It’s widely accepted that access to more information about companies enables investors to make better decisions on buying and selling stocks. That’s one good reason securities regulators around the world require publicly traded businesses to make all kinds of disclosures.
But divulging too much information can actually hurt profits, productivity, and innovation, according to Chicago Booth’s Philip G. Berger, along with Stanford’s Jung Ho Choi and Southern Methodist University’s Sorabh Tomar (both graduates of Booth’s PhD Program). They studied what happened when South Korean regulators scaled back reporting requirements related to the biggest expense item in corporate income statements, cost of sales (CoS). The results suggest that not having to report as much detail gave companies an added incentive to innovate, knowing that competitors couldn’t simply read the financial statements and copy cost-side innovations. Productivity and profits rose for businesses that divulged less, according to the study.
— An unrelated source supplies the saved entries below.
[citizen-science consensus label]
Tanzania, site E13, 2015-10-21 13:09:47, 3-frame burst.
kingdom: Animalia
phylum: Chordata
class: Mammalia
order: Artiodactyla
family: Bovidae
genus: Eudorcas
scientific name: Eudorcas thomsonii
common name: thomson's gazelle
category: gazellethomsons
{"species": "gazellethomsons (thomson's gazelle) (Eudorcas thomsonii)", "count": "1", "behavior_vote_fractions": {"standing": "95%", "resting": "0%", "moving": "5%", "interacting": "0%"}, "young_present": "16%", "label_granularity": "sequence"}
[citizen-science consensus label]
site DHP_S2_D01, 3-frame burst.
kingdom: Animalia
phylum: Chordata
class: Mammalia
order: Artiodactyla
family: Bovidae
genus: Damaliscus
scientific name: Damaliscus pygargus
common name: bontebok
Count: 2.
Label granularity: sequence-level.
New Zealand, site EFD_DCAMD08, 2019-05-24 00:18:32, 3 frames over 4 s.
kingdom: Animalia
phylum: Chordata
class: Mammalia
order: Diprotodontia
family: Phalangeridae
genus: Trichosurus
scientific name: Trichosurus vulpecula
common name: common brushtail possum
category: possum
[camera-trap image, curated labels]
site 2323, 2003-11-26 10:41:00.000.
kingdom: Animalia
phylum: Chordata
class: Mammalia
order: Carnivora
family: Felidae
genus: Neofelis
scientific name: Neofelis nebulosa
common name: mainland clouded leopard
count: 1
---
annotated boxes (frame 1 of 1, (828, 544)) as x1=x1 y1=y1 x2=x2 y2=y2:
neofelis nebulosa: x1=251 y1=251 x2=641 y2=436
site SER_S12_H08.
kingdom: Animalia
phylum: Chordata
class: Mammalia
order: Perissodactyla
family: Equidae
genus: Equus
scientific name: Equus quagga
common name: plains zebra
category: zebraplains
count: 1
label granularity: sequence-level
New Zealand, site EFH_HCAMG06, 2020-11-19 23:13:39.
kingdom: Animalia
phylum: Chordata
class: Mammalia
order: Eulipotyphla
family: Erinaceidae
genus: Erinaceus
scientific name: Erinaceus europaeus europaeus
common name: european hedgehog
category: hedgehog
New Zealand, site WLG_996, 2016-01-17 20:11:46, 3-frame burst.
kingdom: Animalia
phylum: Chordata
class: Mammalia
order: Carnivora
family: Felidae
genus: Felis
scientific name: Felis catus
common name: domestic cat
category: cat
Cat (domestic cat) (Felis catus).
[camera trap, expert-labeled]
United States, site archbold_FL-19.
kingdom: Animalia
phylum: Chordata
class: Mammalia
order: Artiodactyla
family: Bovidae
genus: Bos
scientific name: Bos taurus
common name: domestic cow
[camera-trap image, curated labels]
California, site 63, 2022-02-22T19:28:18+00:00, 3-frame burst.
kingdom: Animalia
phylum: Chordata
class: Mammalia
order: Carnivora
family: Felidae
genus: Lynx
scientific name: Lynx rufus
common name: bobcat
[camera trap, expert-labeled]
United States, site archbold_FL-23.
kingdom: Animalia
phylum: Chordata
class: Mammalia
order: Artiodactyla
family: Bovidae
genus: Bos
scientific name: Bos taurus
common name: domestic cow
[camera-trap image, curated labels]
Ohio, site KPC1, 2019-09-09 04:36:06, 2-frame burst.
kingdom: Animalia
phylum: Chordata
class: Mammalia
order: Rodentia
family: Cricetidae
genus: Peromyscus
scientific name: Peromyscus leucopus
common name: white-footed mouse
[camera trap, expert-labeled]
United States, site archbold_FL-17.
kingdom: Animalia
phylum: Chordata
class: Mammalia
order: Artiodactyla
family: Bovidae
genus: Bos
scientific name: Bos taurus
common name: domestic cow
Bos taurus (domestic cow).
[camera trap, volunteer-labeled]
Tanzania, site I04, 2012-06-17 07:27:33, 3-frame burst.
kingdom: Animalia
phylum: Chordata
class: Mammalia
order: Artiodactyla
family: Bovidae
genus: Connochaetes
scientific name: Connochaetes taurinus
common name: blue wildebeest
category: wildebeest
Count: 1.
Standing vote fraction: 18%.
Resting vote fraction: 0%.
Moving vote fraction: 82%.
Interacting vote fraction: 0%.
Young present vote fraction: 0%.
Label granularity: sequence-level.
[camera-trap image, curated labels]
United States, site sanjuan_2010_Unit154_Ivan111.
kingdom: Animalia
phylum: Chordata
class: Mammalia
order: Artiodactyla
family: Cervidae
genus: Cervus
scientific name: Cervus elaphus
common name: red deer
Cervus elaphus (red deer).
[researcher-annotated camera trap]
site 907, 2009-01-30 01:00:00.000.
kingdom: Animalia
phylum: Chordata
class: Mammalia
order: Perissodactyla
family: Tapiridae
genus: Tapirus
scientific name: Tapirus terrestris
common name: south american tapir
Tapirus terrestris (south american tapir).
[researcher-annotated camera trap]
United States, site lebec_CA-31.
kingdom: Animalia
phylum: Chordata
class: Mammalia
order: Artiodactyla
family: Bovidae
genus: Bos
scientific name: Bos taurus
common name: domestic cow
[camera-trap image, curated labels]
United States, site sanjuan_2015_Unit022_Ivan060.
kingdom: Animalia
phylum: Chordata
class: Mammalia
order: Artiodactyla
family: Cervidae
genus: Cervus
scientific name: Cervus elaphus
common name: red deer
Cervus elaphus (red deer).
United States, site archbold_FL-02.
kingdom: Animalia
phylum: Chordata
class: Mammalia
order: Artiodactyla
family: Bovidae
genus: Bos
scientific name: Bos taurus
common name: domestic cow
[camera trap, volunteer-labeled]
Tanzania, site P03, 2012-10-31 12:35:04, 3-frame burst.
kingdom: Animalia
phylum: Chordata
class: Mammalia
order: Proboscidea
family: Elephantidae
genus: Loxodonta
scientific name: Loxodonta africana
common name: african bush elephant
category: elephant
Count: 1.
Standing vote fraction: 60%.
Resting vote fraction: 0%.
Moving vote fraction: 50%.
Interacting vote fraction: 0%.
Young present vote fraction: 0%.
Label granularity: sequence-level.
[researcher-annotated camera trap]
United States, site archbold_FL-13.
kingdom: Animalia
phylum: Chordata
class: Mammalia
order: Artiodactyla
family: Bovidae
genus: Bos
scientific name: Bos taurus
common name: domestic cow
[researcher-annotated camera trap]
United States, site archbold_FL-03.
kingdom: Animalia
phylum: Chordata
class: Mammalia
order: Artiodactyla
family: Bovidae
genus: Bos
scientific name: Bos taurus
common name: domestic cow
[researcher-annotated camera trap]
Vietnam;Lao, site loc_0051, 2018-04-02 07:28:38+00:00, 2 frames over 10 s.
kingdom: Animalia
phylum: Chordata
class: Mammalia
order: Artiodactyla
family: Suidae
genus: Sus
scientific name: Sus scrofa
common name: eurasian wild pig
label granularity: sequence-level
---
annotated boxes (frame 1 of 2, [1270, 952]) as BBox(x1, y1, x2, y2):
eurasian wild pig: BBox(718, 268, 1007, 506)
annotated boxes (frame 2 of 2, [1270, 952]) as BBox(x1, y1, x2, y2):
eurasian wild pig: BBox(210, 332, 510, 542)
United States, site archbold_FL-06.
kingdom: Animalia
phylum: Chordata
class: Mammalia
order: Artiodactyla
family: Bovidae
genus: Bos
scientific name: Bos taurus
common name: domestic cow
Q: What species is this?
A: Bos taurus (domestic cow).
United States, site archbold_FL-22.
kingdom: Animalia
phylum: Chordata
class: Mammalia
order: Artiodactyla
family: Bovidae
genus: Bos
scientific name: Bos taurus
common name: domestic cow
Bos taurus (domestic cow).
The findings may give pause to regulators including the United States’ Financial Accounting Standards Board and the International Accounting Standards Board, which have been pushing to require publicly traded enterprises to break out—or disaggregate—more information about operating expenses.
“Our results should be of interest to these standard setters,” Berger says. “Although their objective of ‘decision usefulness’ is couched in terms of investors, we illustrate that firms themselves use disaggregated CoS information to keep up with competitors.” Not having to divulge such data “helps firms protect and cultivate cost innovations,” the researchers write.
Until 2003, South Korea’s Financial Services Commission required publicly traded companies to report details about raw material, labor, and overhead costs. The commission made those disclosures optional starting in 2004. The regulator argued that the required reporting contained proprietary information and could place an excessive legal burden on public companies, the researchers write.
In their study, they analyzed the operational consequences for Korean companies that voluntarily continued reporting the information compared with those that didn’t. They gathered data from the annual reports of companies traded on the Korean Stock Exchange and the Korean Securities Dealers Automated Quotations system from the period when cost disaggregation was mandatory and from the later period when such disaggregation became voluntary.